The design implications of FILE_SKIP_COMPLETION_PORT_ON_SUCCESS and the Vista overlapped I/O change, reprise

Back in April I was talking about how the fact that 6.2 allowed you to enable FILE_SKIP_COMPLETION_PORT_ON_SUCCESS meant that some server designs might start to experience recursion that they previously didn’t experience. During the testing for the imminent release of 6.3 I managed to hit on just the right combination of build machine, load and test server to actually produce this under test. As I mentioned back in April, this is only a problem (in 6.2) for servers that do all of their work on their I/O threads (an unusual design amongst my clients). Anyway, with a test client that just pumps new data at the server at a rate that’s not related to the rate the server is processing the data and a server that does all of its work on its I/O threads you can suffer from stack overflows due to the recursive completion calls.

To prevent this I’ve added a recursion monitor to the I/O operation issuing code and if a configurable number of recursive completions occur we can break the recursion by pushing the next I/O request through the IOCP even if it wouldn’t normally need to be marshalled.

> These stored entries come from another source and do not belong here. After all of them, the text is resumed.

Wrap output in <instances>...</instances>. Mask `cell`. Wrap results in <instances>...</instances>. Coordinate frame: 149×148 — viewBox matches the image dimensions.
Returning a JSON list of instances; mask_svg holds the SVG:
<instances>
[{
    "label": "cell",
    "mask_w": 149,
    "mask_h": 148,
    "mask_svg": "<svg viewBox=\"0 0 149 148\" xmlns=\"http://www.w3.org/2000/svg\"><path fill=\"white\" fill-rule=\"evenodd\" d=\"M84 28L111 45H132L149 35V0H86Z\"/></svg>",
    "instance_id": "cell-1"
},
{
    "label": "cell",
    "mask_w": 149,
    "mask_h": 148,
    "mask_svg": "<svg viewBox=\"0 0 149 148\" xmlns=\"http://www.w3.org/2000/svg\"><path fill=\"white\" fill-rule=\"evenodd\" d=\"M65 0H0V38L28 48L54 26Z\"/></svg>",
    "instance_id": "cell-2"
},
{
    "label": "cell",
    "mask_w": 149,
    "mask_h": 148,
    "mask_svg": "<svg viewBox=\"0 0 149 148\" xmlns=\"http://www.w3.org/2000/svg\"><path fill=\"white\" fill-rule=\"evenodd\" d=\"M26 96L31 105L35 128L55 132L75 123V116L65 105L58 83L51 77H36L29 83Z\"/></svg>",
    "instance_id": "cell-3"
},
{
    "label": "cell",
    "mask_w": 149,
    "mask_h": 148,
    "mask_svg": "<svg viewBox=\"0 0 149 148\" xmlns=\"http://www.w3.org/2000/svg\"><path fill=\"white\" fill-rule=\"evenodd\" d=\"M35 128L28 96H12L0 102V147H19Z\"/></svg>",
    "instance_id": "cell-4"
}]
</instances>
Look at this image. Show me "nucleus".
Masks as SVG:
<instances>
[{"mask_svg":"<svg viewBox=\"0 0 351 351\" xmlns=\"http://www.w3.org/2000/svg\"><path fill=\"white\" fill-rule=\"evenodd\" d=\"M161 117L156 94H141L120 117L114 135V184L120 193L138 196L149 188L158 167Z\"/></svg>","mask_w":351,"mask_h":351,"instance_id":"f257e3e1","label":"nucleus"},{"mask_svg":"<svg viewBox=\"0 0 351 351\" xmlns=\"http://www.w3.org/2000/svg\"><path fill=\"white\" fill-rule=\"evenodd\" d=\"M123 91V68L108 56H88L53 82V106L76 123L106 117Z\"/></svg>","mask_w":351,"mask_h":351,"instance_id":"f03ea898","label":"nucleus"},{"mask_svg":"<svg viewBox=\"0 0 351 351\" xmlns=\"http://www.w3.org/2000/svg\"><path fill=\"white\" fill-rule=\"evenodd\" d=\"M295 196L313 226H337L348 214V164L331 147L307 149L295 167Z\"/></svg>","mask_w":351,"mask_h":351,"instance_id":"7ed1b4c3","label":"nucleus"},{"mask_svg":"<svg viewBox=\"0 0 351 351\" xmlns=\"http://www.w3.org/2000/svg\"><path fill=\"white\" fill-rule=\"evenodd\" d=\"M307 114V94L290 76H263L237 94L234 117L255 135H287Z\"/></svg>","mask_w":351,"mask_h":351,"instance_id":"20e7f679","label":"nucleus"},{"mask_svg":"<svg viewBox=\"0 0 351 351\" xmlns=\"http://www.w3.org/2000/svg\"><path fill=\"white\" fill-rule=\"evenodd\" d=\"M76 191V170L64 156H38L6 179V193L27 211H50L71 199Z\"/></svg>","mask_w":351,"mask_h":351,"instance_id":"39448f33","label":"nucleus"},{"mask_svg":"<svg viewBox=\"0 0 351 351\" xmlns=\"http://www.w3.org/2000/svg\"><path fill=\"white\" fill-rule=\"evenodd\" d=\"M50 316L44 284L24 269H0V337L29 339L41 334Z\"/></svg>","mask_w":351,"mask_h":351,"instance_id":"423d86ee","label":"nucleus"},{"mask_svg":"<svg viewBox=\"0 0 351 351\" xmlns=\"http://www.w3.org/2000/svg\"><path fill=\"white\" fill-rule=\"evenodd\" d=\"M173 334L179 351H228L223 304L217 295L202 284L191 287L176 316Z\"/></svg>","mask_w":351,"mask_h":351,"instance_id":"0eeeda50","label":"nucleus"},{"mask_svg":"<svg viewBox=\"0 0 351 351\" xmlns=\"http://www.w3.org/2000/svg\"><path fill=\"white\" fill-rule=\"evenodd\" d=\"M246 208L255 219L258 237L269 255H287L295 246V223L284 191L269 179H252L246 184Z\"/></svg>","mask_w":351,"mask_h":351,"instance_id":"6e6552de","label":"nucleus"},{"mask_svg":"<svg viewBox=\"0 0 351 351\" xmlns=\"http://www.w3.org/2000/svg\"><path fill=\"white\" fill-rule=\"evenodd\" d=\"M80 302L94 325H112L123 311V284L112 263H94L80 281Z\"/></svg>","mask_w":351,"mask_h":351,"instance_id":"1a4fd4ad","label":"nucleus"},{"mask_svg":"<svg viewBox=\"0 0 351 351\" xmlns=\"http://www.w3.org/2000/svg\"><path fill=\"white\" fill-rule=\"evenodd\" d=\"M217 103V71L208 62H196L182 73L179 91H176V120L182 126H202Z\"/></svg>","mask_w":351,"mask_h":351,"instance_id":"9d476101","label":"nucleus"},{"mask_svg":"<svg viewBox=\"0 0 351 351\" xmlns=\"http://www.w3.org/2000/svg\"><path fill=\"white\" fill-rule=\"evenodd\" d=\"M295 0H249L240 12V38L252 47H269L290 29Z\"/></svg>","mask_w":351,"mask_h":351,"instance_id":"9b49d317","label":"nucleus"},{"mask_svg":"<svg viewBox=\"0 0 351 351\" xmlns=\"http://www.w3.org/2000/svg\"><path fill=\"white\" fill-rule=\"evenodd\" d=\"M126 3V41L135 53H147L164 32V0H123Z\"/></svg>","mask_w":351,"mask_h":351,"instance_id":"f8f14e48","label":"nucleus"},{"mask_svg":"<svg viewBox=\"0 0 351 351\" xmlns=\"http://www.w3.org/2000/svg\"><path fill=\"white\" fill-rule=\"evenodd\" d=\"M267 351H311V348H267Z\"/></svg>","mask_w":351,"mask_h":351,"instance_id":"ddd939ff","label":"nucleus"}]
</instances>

I also now have unit tests that can reproduce this situation on demand, something that I should really have put together for 6.2.

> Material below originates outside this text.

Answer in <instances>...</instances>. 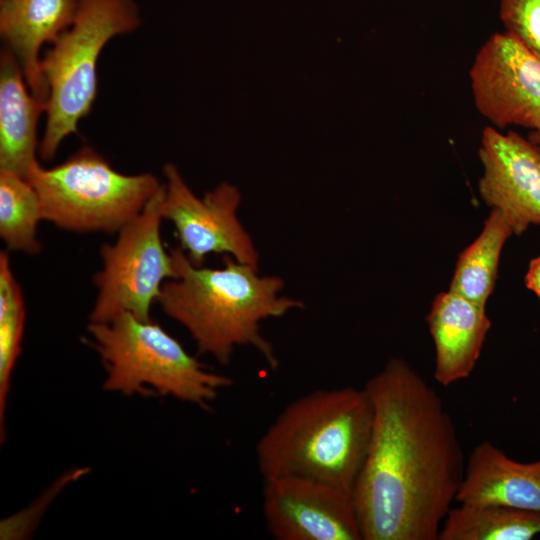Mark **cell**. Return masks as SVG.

In 6.3, with the new options which remove the I/O operation marshalling that I was talking about back in April this recursion limiter is even more valuable as the number of server designs that could be affected by the previously unbounded recursion is greatly increased.

The recursion limiter is currently configured at compile time and, by default, allows 10 recursive calls before breaking the cycle.

This change will be present in 6.3 which will be released shortly.

Updated: 04/04/2013 - In 6.6 we do this properly and queue the operations so that they are processed in a manner which does not result in recursion rather than allow limited recursion.